Networked Shared Control

NSC (Networked Shared Control) refers to both the event-driven, cooperative multitasking operating system and a distributed automation system designed for real-time control across a low-power, peer-to-peer network.

Originally developed for industrial and building automation, it enables multiple embedded devices to collaborate without a central controller.

Key Characteristics

• Distributed: not centralized
• Visual-first: but programmable
• Event-driven: not cyclic/scanned
• Peer-to-peer: not master-slave
• Extensible via reusable and compounding components
• Low-power and efficient: via RS485 LE + SFPB, all nodes are equal — any node can initiate communication with another at any time.

Example Applications

• Distributed process automation
• Building control systems, home automation
• Remote input/output coordination
• Energy and water management
• Greenhouse/farm automation
• Embedded applications (via advanced SDK)

Easy to program

Visual Programming with Optional C-like Code

While the system supports low-level coding with a C-style syntax, MaticStudio offers a visual programming environment where developers define event-driven behaviors by linking events to actions.

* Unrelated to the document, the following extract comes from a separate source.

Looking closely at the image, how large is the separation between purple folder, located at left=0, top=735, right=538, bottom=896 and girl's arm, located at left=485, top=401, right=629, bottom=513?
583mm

• Visual programming is the default and most intuitive mode
• Manual code editing is reserved for advanced users or optimization

Automatic RPC generation

MaticStudio transparently generates Remote Procedure Calls between devices when cross-device interactions are defined in the visual logic — no messaging code is needed.

• Eliminates the complexity of writing inter-device communication logic
• Enables true distributed behavior without the usual protocol boilerplate

Extensible

The system is modular and extensible through Virtual Components, which are distributed as COB files. These provide advanced logic and optional UI components for SCADA integration.

SFPB: Simple Field Bus Protocol

The physical network uses low-power RS485, running SFPB — a lightweight, peer-to-peer field protocol with no master-slave model.

• Devices are autonomous and cooperative
• Any node can initiate communication
• Scales naturally across up to 126 devices

This highlights a major departure from traditional fieldbus systems (like Modbus RTU or CANopen), which often use polling or master-slave timing.

Advanced SDK

The NSC Framework offers an SDK which fits the devices based on the NSC system, for fast and efficient firmware.

The NSC AppWizard can guide through the creation of the event boilerplate structure and RPC messaging, that can be compiled with AVR-GCC.

The compiled firmware can be uploaded using the standard ISP for AVR.